И тогда он сорвал бороду. Сорвал халат и швырнул его на землю. И начал топтать их с таким бешенством, что Селим даже не пытался ему помешать. Это уже не была просто пьяная злоба, это была настоящая ярость, такая неудержимая, что мы вдруг испугались, особенно когда увидели его белое как бумага лицо. Страх заставил нас замолчать, и тут я впервые заметил, что Манеко бывает удивительно похож на своего отца, когда так же злится, что у него точно такой же смоляной шлем, спускающийся до самых бровей. Утихомирившись, Марколино повернулся и пошел прочь в своих стоптанных башмаках, с выбившейся из брюк рубашкой. Окна в соседних домах закрылись. Фирпо умчался, зажав в зубах красный колпак, а ветер тем временем разметал по всей улице остатки ватной бороды. Полакиньо подобрал несколько кусков ваты и, послюнив, прилепил к подбородку, но никому уже не было смешно.

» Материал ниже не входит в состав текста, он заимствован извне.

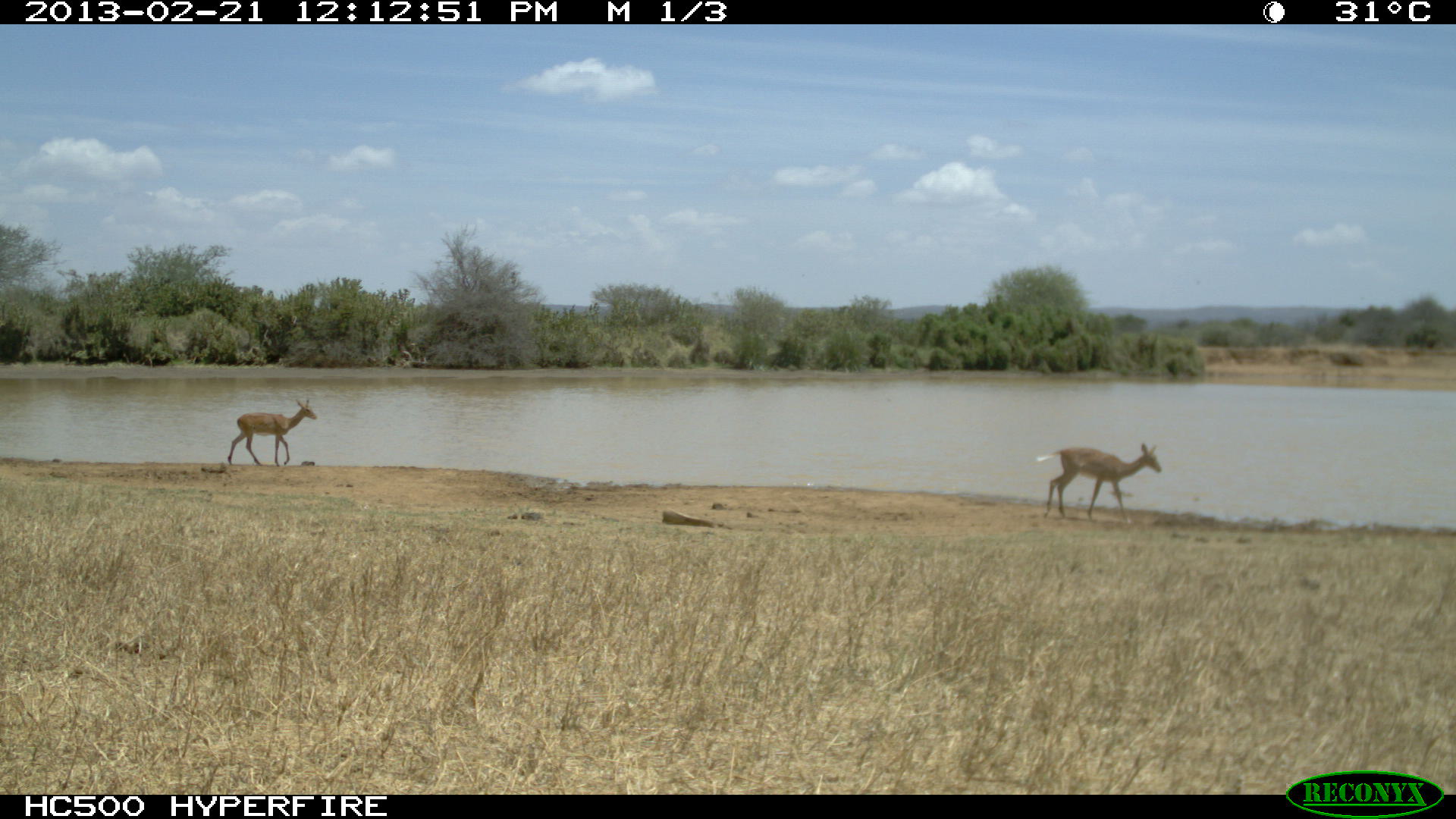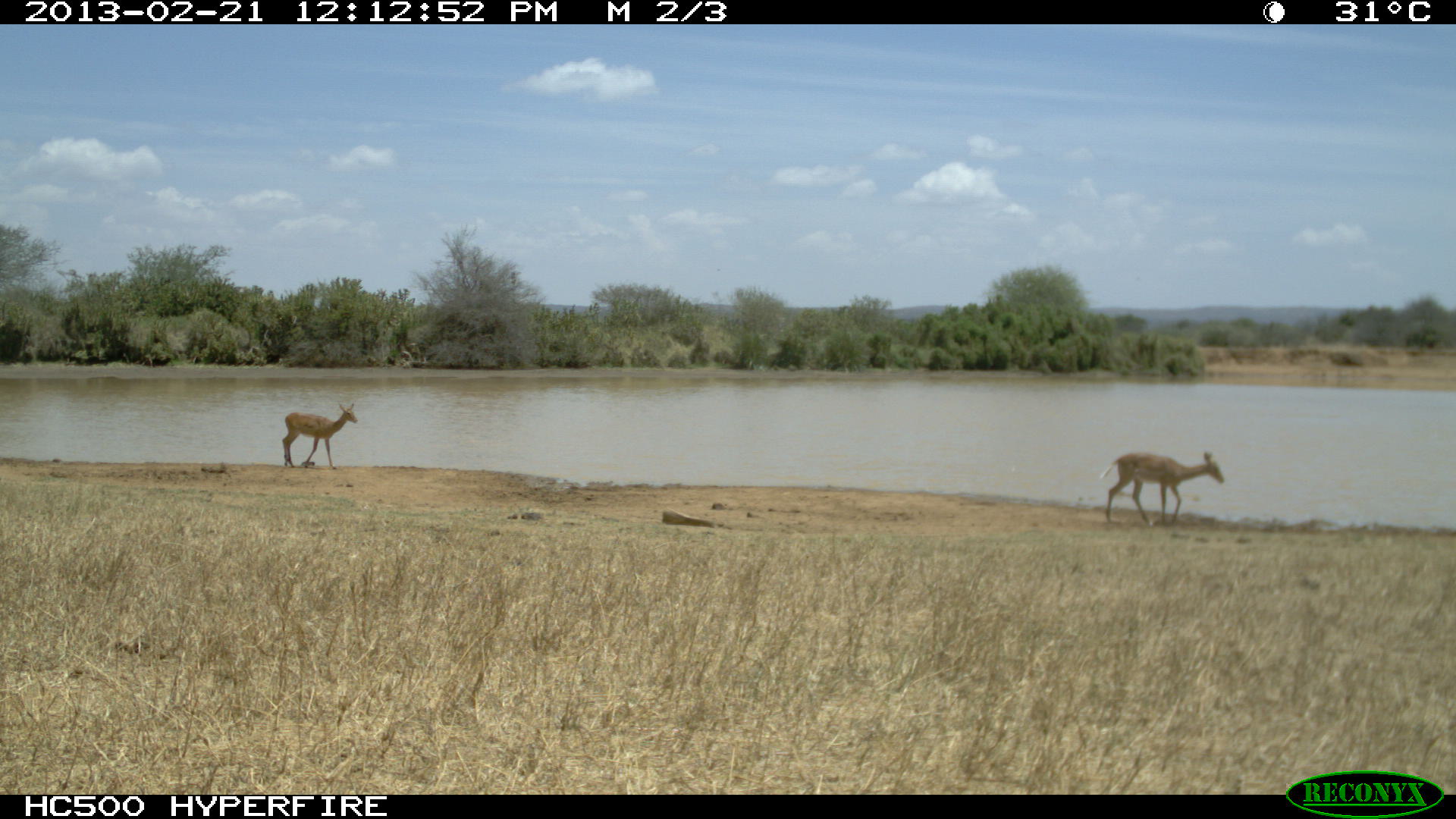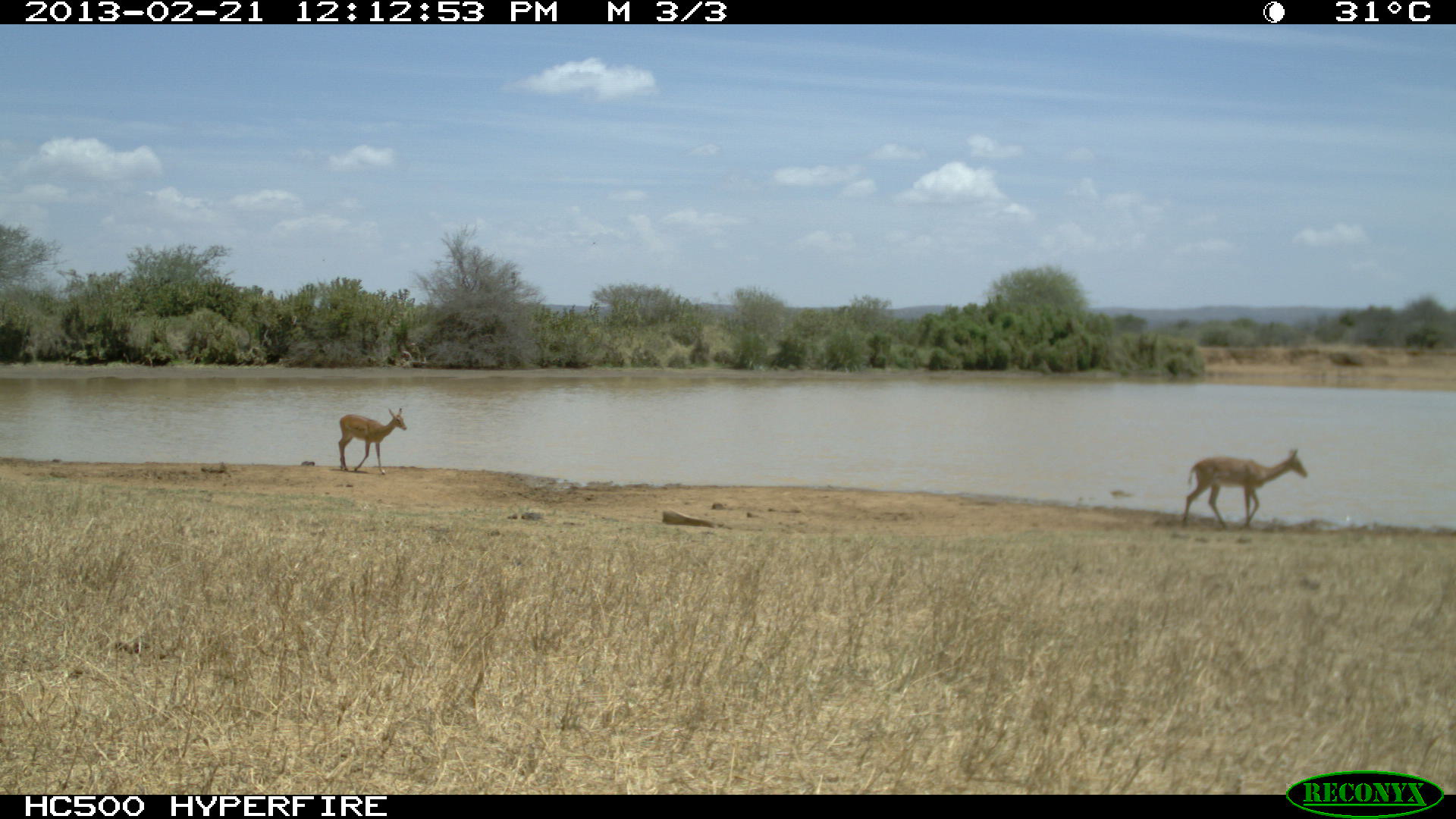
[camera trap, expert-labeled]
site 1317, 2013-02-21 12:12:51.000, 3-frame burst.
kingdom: Animalia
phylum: Chordata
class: Mammalia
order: Artiodactyla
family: Bovidae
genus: Aepyceros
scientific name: Aepyceros melampus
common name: impala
Aepyceros melampus (impala), count 2.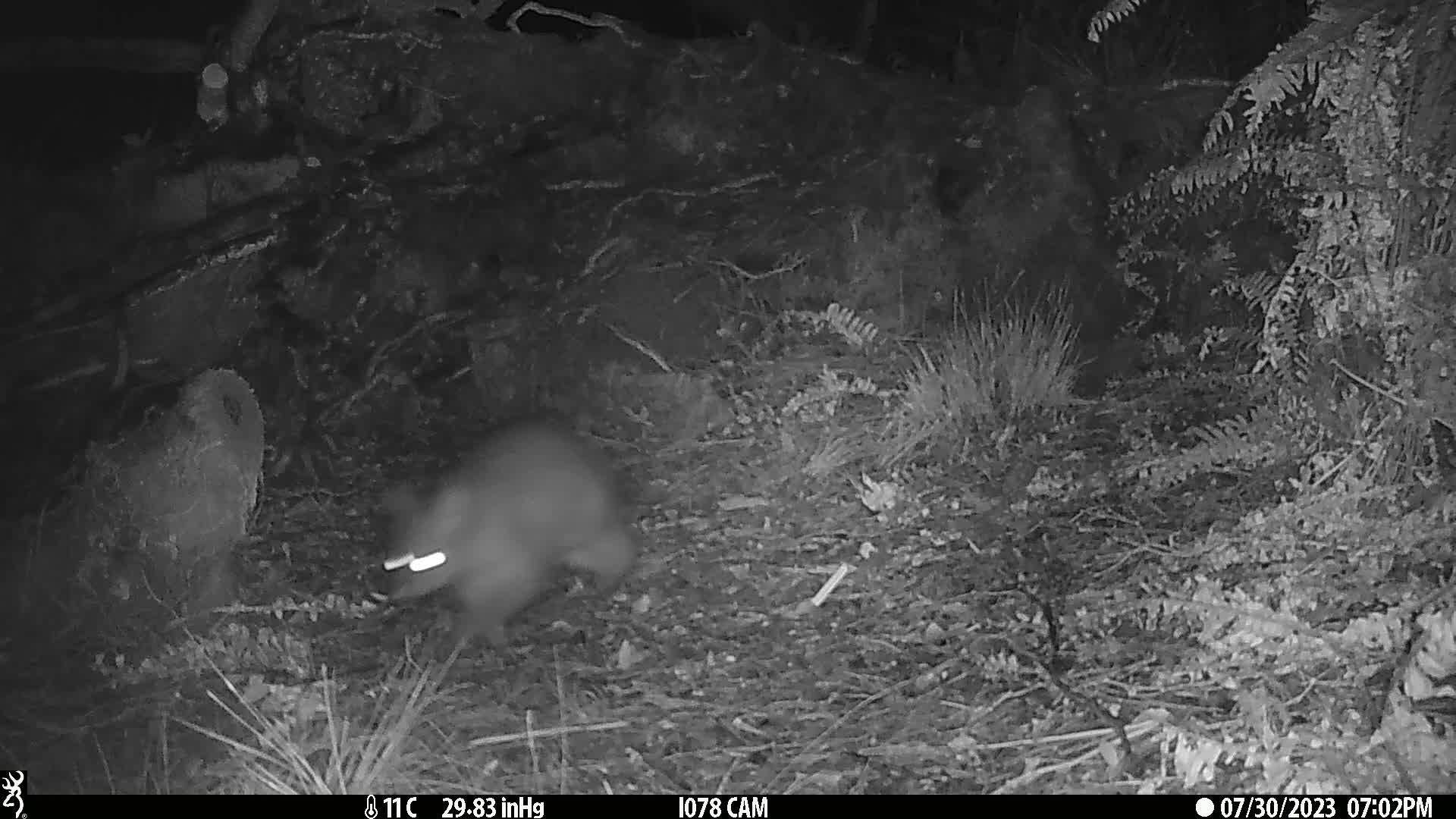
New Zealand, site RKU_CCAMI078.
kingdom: Animalia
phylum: Chordata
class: Mammalia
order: Diprotodontia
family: Phalangeridae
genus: Trichosurus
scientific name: Trichosurus vulpecula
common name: common brushtail possum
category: possum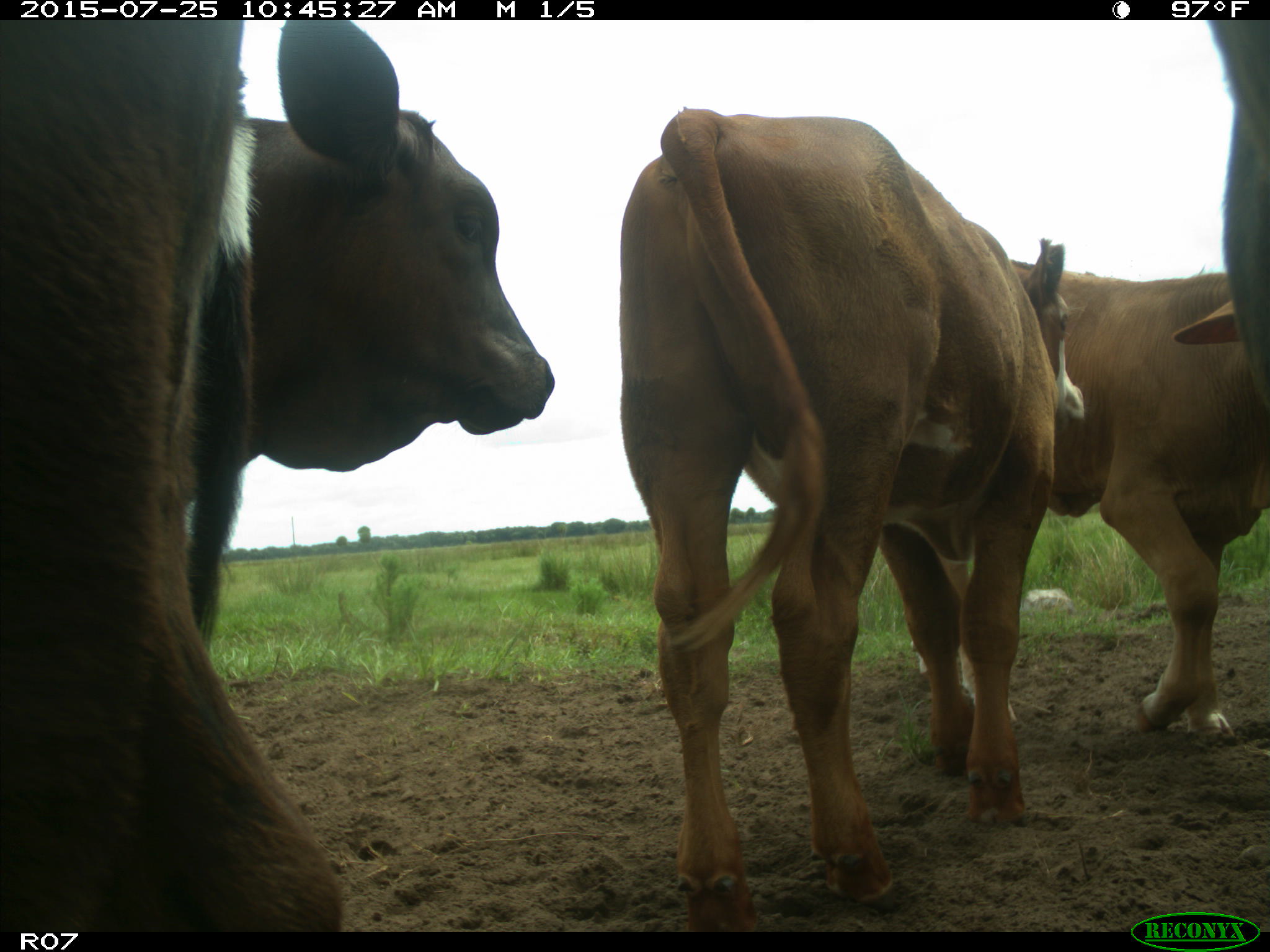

Мы снова вернулись к нашей сумке с лампочками и дверными ручками.

На следующий день перед лавкой Селима прохаживался другой рождественский Дед. Незнакомый нам. После обеда мой брат влез на дерево и устроился на самой верхотуре. Раздвинув листву, он поглядел оттуда на нас.

– Печка, а печка!

– Печка! – откликнулись мы хором.

– Хочешь пирожка?

– Пирожка!

– Сделаете все, как прикажу?

– Сделаем, как прикажешь!

Он немного подумал. И улыбнулся.

– Хочу, чтобы вы пошли в подвал к Манеко, крикнули два раза: Мар-ко-ли-но! Мар-ко-ли-но! – и прибежали обратно. Быстро!

Мы бросились на улицу. Дверь в дом, населенный беднотой, была едва прикрыта. Две толстые негритянки беседовали, развалившись на стульях, выставленных на тротуар. Мы осторожно толкнули обшарпанную дверь, но тут же застыли, потрясенные нищетой и беспорядком, царившими в комнатенке с почерневшими стенами и наваленными по углам старыми матрасами. Манеко был один. Он лежал на одном из матрасов; из дыр торчала солома. Он едва успел сунуть что-то под одеяло. В руках у него были ножницы. При неверном свете масляной плошки он показался нам совсем желтым, а черный шлем его волос был еще более непроницаем. Таким мы видели его в последний раз.

– Предатели! – крикнул он хриплым голосом. – Что вам здесь еще надо, предатели?

Мы вышли, опустив головы. Прежде чем закрыть за собой дверь, я оглянулся. Манеко судорожно всхлипывал, пытаясь спрятать под одеяло острый конец серебряной звезды.